**List of tasks**
a: Do the following statements agree with the PCA passage? For each, answer yes or no and quote the words of the passage that decide it. (i) The second dimension accounts for 18,45% of the variance distribution. (ii) maxO3 is negatively correlated with T15. (iii) The results of PCA allow reconstruction of the centered and scaled data.
b: Can you extend the PCA passage from the point where it stops?

**Passage**
Dim 2 stands for 18,45% of the variance distribution.
Overall, 73.39% of the variance distribution is preserved, which is satisfying.
PCA enables us to graphically approximate the variables correlation. Since regression is only meaningful for correlated variables, we can perform PCA before performing regression.
Besides we can evaluate beforehand what the general tendendy of the regression will be. For instance, maxO3 is positively correlated with T15, but negatively correlated with Ne15.
With the PCA outputs, one could reconstruct the data. First, reconstruct the data with one dimension. You should be aware that with the results of PCA, you could reconstruct the centered and scaled data, so that you may need to add the means and multiply by the standard deviations to get the approximation of the original matrix.
Here we manually reconstruct
# Data on the first dimension
ind_proj<-(matrix(res.pca$ind$coord[,1]))
# Variable on the first dimension
var_proj<-t(matrix(res.pca$var$coord[,1]))
Ozone_reconstruct <- ind_proj %*% var_proj
Ozone_r <- data.frame(Ozone_reconstruct)
colnames(Ozone_r) <- names(Ozone)[2:11]
numO <- Ozone[,2:11]
moyO <- apply(Ozone[,2:11],2,mean)

**Supplied data**
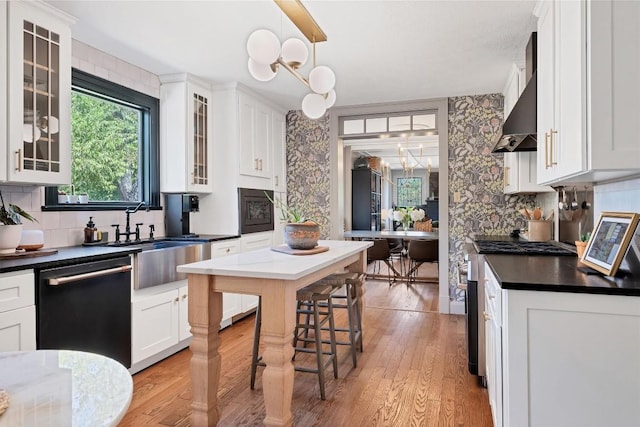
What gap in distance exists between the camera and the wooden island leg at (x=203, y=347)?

**Outputs in order**
a:
(i) Yes: "Dim 2 stands for 18,45% of the variance distribution."
(ii) No: "maxO3 is positively correlated with T15, but negatively correlated with Ne15."
(iii) Yes: "with the results of PCA, you could reconstruct the centered and scaled data"

b:
sdO <- apply(Ozone[,2:11],2,sd)
Ozone_r <- sweep(Ozone_r,2,sdO,FUN="*")
Ozone_r <- sweep(Ozone_r,2,moyO,FUN="+")
plot(Ozone[,"maxO3y"])
plot(Ozone_r[,"maxO3y"])
Calling Xˆ the reconstructed matrix, observe the difference between X and Xˆ by plotting the variable maxO3y for the two matrices in function of the observations. Comment.
Ozone_m <- data.frame(X=1:nrow(Ozone), max03 =Ozone[,"maxO3y"], max03_r = Ozone_r[,"maxO3y"])
Ozone_m <- melt(Ozone_m, id.vars = "X")
ggplot(Ozone_m, aes(x = X, y = value, color = variable)) +theme_bw() +geom_line()
The variance of the maxO3 variable has mostly been preserved.
We then observe maxO3y = f(Wx15) after projection…
ggplot(Ozone_r, aes(x = Wx15, y = maxO3y))+geom_line()
The linear relation obtained here is not surprising. (We projected on a one-dimensionnal space).
Below is the original relation between those two variables.
ggplot(Ozone, aes(x = Wx15, y = maxO3y))+geom_line()+geom_smooth()
Note : I tried to write a reconstruct function by hand, by it seems it doesn’t fit with the reconst function provided with the PCA
reconstruct <- function(d){
# Data on the first dimension
ind_proj<-(as.matrix(res.pca$ind$coord[,1:d]))
# Variable on the first dimension
var_proj<-t(as.matrix(res.pca$var$coord[,1:d]))
Ozone_tmp <- ind_proj %*% var_proj
Ozone_tmp <- data.frame(Ozone_tmp)
Ozone_tmp <- sweep(Ozone_tmp,2,sdO,FUN="*")
Ozone_tmp <- sweep(Ozone_tmp,2,moyO,FUN="+")
return(Ozone_tmp)
}
We will represent maxO3y, for the original and the reconstructed data (observed and estimated).
represent <- function(Ozone_r){
Ozone_m <- data.frame(X=1:nrow(Ozone), max03y = Ozone[,"maxO3y"], max03y_r = Ozone_r[,"maxO3y"])
Ozone_m <- melt(Ozone_m, id.vars = "X")
ggplot(Ozone_m, aes(x = X, y = value, color = variable)) +theme_bw() +geom_line()
}
represent(reconst(res.pca,ncp=2))
represent(reconstruct(2))
represent(reconst(res.pca,ncp=3))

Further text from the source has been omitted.